● **Excerpted passage**
────

# BERT - Out of the Box

In this notebook, we will test the performance of an out-of-the-box BERT model on CommonsenseQA. I follow the tutorial here: https://github.com/jalammar/jalammar.github.io/blob/master/notebooks/bert/A_Visual_Notebook_to_Using_BERT_for_the_First_Time.ipynb

I've implemented the Hugginface transformers library. 

I referred to the Commonsense QA repo and code to understand how the authors of this work establiahsed their baseline using BERT. This is the link to their code: https://github.com/jonathanherzig/commonsenseqa/blob/master/bert/run_commonsense_qa.py

From this repo (README): https://github.com/jonathanherzig/commonsenseqa

Their work is far more advanced and complicated than maybe what I want to do at this time. But I refer to their work to understand the set up.

In [1]:
import numpy as np
import pandas as pd
from sklearn.model_selection import train_test_split
from sklearn.linear_model import LogisticRegression
from sklearn.model_selection import GridSearchCV
from sklearn.model_selection import cross_val_score

import warnings

import json
from pandas.io.json import json_normalize
warnings.filterwarnings('ignore')

────

● **Material provided**
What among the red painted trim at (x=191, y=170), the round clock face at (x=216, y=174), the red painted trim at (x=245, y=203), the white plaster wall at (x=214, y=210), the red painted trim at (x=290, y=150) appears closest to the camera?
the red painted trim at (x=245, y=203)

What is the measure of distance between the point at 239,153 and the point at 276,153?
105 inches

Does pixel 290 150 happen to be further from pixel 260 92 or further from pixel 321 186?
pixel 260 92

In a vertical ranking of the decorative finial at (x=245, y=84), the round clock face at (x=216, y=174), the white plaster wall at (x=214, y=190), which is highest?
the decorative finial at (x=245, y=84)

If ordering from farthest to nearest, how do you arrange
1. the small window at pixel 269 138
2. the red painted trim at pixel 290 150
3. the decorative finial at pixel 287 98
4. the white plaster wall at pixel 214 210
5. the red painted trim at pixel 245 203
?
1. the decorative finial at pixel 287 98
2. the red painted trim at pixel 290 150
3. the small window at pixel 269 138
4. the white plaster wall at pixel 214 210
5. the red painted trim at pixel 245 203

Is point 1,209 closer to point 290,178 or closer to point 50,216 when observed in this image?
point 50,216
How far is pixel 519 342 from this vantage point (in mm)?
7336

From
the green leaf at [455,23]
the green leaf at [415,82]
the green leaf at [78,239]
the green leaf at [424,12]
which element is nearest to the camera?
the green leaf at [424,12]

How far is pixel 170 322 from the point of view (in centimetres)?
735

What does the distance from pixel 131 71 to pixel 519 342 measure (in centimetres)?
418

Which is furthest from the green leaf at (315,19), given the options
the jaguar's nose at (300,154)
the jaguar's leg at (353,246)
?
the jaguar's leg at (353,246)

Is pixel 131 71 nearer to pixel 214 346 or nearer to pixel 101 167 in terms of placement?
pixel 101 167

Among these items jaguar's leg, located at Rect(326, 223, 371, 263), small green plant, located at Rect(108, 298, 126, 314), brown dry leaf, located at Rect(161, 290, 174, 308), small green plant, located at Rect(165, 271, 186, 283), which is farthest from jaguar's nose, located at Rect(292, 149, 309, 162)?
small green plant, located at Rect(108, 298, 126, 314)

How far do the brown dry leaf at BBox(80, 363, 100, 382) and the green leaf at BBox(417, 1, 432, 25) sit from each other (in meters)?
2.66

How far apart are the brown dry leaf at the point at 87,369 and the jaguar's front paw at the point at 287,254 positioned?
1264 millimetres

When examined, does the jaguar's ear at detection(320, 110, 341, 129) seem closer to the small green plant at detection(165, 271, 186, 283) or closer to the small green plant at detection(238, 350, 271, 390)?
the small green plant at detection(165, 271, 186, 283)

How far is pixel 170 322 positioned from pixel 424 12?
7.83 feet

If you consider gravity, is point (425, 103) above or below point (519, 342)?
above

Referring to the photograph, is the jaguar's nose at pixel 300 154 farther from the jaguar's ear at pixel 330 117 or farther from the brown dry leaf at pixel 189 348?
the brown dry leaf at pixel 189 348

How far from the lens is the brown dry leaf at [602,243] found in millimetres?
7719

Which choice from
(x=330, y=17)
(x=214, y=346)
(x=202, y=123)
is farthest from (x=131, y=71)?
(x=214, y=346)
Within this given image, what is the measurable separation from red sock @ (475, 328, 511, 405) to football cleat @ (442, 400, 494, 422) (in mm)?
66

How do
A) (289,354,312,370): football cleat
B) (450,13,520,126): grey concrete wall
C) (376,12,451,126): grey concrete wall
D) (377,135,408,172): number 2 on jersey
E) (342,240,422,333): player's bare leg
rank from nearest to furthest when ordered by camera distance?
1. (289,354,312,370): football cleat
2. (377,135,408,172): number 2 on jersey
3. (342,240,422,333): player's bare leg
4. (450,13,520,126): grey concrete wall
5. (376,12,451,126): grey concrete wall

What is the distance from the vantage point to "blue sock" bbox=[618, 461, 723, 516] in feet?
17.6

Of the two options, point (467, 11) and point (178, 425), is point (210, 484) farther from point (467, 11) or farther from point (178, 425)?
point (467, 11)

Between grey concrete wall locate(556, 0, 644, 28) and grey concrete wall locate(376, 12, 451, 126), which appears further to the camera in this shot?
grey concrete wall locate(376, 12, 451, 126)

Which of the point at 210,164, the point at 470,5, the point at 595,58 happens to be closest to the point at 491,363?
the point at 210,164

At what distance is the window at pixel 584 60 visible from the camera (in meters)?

────

● **Goal**
Reproduce verbatim the passage of the BERT notebook text above that begins with the words "From this repo" and ends with the words "the set up.".

● **Response to this task**
From this repo (README): https://github.com/jonathanherzig/commonsenseqa

Their work is far more advanced and complicated than maybe what I want to do at this time. But I refer to their work to understand the set up.